Minhas andanças em busca de referências outras em trabalhos de grupo levaram-me a cair de boca nos textos escritos por Eugenio Barba em seu Odin Teatret, hoje com sede na Dinamarca (onde está a Mafe Vomero, estes dias, fazendo uma oficina). Mas no livro já citado - Teatro - Solidão, Ofício, Revolta - Barba não abre espaço quase nenhum a falar de prática, de métodos, do trabalho em suma desenvolvido por seu teatro. Claro, para quem, como eu, busca referências que possam ajudá-lo a conduzir suas próprias práticas, o livro de Barba parece mais uma simples tomada de posição ideológica, e por isso não parece ajudar muito.
Foi com o afã de entender algo do que é desenvolvido lá naquele grupo que comprei este livro de uma das atrizes do Odin. Mas a primeira impressão, após comprá-lo, não foi definitivamente boa. Pois pareceu-me o livro - ao menos no começo - uma simples compilação de rememorações de trabalhos feitos com o Odin e não especificamente de mostrar como o trabalho dos caras se desenvolve.
Com essa impressão acabei deixando o livro um pouco de lado. Mas, como sempre acontece, acabei desenvolvendo reflexões próprias que por coincidência levaram-me de volta ao livro do Barba e agora ao da Varley. Essas reflexões eu pus num artigo que publiquei hoje mesmo. No caso, as posições de Barba levaram-me a entender o lugar próprio do teatro enquanto arte; já as leituras ao acaso no livro da atriz do Odin levaram-me a descobrir que não é só nos meus tratos com minhas atrizes que realmente a gente enfrenta dilemas que podem afetar - e normalmente afetam - o trabalho em si.

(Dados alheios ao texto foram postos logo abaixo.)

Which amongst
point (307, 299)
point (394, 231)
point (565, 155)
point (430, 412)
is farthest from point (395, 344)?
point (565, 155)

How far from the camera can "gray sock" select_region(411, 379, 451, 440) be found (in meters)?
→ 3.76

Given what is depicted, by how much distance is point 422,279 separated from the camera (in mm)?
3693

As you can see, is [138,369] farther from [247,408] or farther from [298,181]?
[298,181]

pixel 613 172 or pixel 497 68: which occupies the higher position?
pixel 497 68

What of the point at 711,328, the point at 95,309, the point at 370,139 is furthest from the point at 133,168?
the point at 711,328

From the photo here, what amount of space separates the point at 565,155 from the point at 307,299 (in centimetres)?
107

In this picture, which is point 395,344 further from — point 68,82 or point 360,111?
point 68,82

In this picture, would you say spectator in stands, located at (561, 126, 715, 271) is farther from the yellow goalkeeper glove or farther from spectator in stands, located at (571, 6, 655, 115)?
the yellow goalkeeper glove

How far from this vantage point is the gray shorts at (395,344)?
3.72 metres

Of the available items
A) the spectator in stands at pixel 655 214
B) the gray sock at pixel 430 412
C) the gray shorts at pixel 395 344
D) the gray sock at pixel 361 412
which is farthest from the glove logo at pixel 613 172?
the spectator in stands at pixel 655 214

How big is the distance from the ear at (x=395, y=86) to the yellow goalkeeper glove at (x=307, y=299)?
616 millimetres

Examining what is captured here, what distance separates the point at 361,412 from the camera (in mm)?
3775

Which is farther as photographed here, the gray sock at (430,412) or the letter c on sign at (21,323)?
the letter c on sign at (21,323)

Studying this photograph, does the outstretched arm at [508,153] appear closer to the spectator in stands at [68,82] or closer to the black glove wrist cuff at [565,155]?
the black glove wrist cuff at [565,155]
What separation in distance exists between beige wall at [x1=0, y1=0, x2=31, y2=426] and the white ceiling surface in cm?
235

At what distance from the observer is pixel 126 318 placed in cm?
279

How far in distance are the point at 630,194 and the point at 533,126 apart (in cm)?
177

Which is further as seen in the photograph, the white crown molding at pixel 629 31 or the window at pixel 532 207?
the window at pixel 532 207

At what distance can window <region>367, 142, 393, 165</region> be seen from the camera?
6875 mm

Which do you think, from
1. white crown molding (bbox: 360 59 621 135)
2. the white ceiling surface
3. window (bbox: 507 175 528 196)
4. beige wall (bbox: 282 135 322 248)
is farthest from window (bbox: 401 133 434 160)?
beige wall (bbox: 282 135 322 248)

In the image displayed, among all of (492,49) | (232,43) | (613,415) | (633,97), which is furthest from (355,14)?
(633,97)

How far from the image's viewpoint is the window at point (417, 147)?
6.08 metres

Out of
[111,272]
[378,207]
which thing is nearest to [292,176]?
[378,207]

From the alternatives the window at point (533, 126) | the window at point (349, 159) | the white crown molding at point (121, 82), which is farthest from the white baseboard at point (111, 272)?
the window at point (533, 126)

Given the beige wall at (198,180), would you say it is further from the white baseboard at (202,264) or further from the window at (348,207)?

Farei uma pequena digressão. Num determinado ponto do livro, Varley explica como se deu sua entrada nas atividades do Odin, e como ela sentia que não era propriamente aceita pelo próprio Barba. Insistindo em desenvolver um trabalho com o grupo, Varley acabou, contudo, e pouco a pouco, criando um liame todo especial com o diretor. Um liame que ocorria numa relação dúbia, não tanto de mestre-discípulo, mas mais de companheiros de jornada. Varley revela como diversos atores envolvidos com o grupo encaravam as disposições de Barba, e como, por haver conseguido navegar nos desafios propostos por ele, ela acabou achando seu próprio caminho. Pois acredito nisso: que no teatro cada um deve achar o seu caminho. Não consigo mais imaginar o teatro como arte sendo conduzido a ferro e fogo por vontades férreas que de alguma forma acabam achatando as contribuições individuais dos atores e outros envolvidos. Explico dizendo, por exemplo, que no caso da cia. da qual participei - o Teatro Cemitério, dirigido pelo Marião - sempre houve um caminho aberto por parte da direção - no caso, o trabalho do ator em si. O registro era claro - ditado pelo Marião -, assim como as marcações, e tudo o mais. Mas o Marião deixa todo mundo viajar por si só em sua própria viagem. Ele não dita excessivamente o que quer - ele deixa uma liberdade (há quem queira mais liberdade, claro). Mas, e com companhias em que essa liberdade é realmente tolhida? Bom, creio que realmente isso não me interesse muito. Mas entendo, agora, após ler este livrinho, que pode ser que em determinados casos a liberdade não esteja sendo realmente tolhida - mas que tenha sido instaurada uma outra e nova relação com o Outro - e isso realmente me interessa.